Smart Growth Planning and Zoning Grant Program ($2 Million)
The Smart Growth Planning and Zoning Grant Program is offering $2 million for communities to develop comprehensive, municipalwide plans and zoning ordinances, as well as targeted area plans and zoning, such as downtowns, central business districts and transit-orient development districts. Communities must commit to incorporating the principles of Smart Growth into their planning and zoning. Smart Growth principles include walkable, bikeable, transit-friendly streetscapes; compact, mixed-use community design; vibrant downtowns and other municipal centers; a diversity of housing options for all incomes, ages and abilities; safe, accessible public spaces; ample parks and outdoor recreational opportunities; green buildings; and infrastructure, among others.
Last year, the DOS awarded Smart Growth grants totaling $1.5 million to 24 communities through the state to develop comprehensive plans, which are the legal and policy basis for future growth and development decisions. Eligibility for this year's program was expanded to include zoning ordinances that implement comprehensive and area plans.
Brownfield Opportunity Area Program ($4 million)
The BOA program transforms brownfield sites – i.e., areas with significant contamination – from liabilities to community assets, which in turn generate and support new businesses, jobs, housing and public amenities. The program provides grants for BOA plans which, once completed, are submitted to the New York state secretary of state for approval, or "designation." Such designated BOA plans then entitle projects that are consistent with the plan to priority funding among certain state programs and an additional 5% brownfield developer tax credit. The BOA program also provides grants for pre-development activities in state-designated BOAs, such as environmental, housing and economic studies, infrastructure analyses, marketing strategies, public engagement and zoning and regulatory updates, among others. This year, the program also provides funding for phase II environmental site assessments within a state-designated BOA, made possible by a new statute advanced by Hochul in the enacted budget for fiscal year 2023 and the $400 million Environmental Protection Fund, the highest-ever level of funding in the program's history.

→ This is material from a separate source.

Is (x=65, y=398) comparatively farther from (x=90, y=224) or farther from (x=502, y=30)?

Local Waterfront Revitalization Program ($16.3 million)
The LWRP provides grants to communities to develop a community-driven plan with a vision for their waterfront, guided by several environmental policies that ensure that projects work in harmony with waterfront natural resources and ecosystems. Once an LWRP is approved by the secretary of state and adopted by a local community, or is substantially complete, the community can apply for implement funds for projects that support the plan. There are currently 113 approved LWRPs in New York state.
The DOS also administers the governor's Downtown Revitalization Initiative. The DRI launched in 2016 to accelerate and bolster the revitalization of downtowns and neighborhoods in all 10 regions of the state to serve as centers of activity and catalysts for increased local investments.
Hochul’s team said, “Led by the DOS, the DRI represents an unprecedented and innovative ‘plan-then-act’ strategy that couples strategic planning with immediate implementation.”
Most DRI communities have received funding in the past from the BOA and LWRP programs, which in turn has helped them develop and implement their successful DRI applications. The DRI has awarded a total of $600 million to 59 communities in its first five rounds.
The governor created an offshoot of the DRI called “NY Forward,” which will support a more equitable downtown recovery for New York's smaller and rural communities, with a focus on hamlets and villages. The DOS will work with communities through a planning process and provide needed technical assistance to develop a slate of readily implementable projects. “NY Forward” is funded at $100 million in this year's Enacted State Budget.